Press coverage of the Society and its activities

Detection of airborne radioactivity

Written by
Jim Ungrin
for
the North Renfrew Times
2021 Oct 06


Ottawa-built, Type 6, Hughes-Owens radium-illuminated aircraft compass.

This is another in the series of anecdotes taken verbatim from Les Cook’s unpublished book “Birthpangs of CANDU”, a copy of which is in the documents held by the Society for the Preservation of Canada’s Nuclear Heritage Inc. (Les Cook was the Director of the Chemistry and Metallurgy Division of CRNL from 1945 to 1956.) The anecdote reports another hazard associated with the radium industry discussed in two previous Nuclear Heritage columns:

“Soon after the first Russian bomb tests began, we were offered pieces of filters that had been flown through radioactive dust clouds as they passed over Japan. We became immediately aware of the need to set up a “lowest possible background” laboratory so we could extract a maximum of information from such windfalls (and, as we soon found out, local rainfalls as well).

Accordingly, we set up a small building in the town of Deep River well away from any possible background contamination from the plant 5 miles away. Bill Grummitt was installed there to become our super-low-level specialist.

### Given records
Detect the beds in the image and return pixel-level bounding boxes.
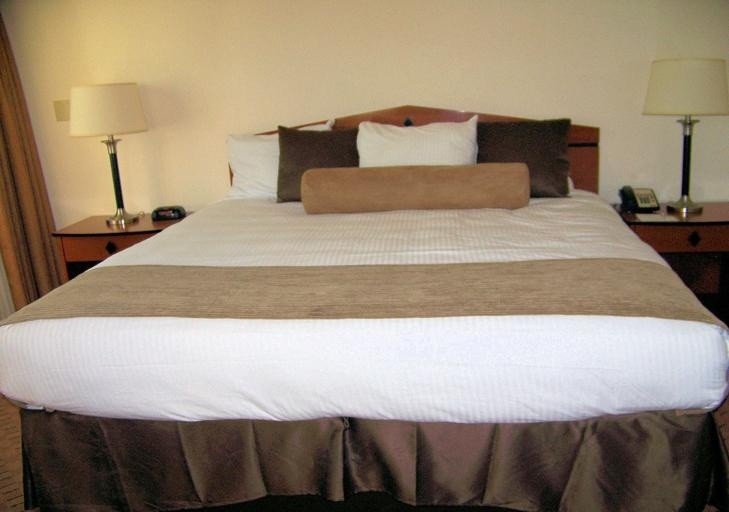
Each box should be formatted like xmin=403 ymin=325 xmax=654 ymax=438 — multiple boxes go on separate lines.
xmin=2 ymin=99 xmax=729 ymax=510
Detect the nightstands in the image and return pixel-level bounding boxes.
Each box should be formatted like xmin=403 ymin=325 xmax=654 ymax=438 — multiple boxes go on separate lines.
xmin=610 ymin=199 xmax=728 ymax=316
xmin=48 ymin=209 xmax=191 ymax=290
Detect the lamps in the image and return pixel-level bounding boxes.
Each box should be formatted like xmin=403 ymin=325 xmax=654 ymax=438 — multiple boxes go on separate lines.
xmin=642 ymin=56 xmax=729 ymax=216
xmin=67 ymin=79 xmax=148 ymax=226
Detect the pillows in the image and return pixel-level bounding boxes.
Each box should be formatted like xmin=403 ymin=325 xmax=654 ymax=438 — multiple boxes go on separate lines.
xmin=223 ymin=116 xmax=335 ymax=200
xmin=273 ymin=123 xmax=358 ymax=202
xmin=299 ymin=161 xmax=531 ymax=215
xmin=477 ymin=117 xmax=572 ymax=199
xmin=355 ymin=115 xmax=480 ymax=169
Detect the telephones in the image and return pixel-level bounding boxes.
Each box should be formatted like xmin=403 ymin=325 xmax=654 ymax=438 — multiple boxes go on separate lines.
---
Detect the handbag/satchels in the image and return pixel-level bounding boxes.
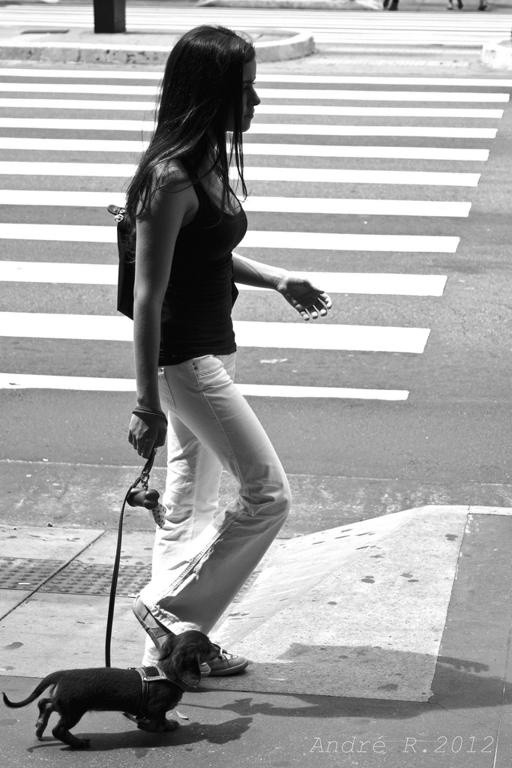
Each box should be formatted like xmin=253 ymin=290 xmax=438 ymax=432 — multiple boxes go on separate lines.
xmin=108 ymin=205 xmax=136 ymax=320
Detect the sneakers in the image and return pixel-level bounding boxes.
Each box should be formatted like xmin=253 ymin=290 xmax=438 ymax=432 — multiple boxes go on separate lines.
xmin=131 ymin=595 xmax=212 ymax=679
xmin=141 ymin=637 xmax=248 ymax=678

### Given task 1
Can you condense the paragraph that begins "This is another in the series" from the airborne radioactivity article into a short bulleted list that keeps its main facts?
### Given task 2
Could you carry the airborne radioactivity article forward, picking up after its last sentence about Bill Grummitt becoming the super-low-level specialist?
The data on this page comes from a separate source.

### Result 1
- It is one of a series of anecdotes quoted verbatim from Les Cook's unpublished book "Birthpangs of CANDU."
- A copy of the book is among the documents held by the Society for the Preservation of Canada's Nuclear Heritage Inc.
- Les Cook directed CRNL's Chemistry and Metallurgy Division from 1945 to 1956.
- The anecdote describes another hazard tied to the radium industry, which two earlier Nuclear Heritage columns discussed.

### Result 2
Bill developed two basic techniques. One was to isolate radioactive particles from the filters by exposing photographic film to the filter, cutting out particles showing spots of radioactivity, dispersing the patch and repeating the procedure. It was a thrill of sorts to isolate small particles, easily visible under a microscope, that had come all the way from the Russian test site, reported to be in the Gobi desert.

More productive, however, was Grummitt’s analysis of the radioactivity in such particles. We developed and used both alpha and beta counters with extremely low background levels – alpha chambers with perhaps only one background alpha count every hour or so, and beta counters with the count at less than one per minute. These backgrounds were ten to one hundred times lower than anything we normally needed or used.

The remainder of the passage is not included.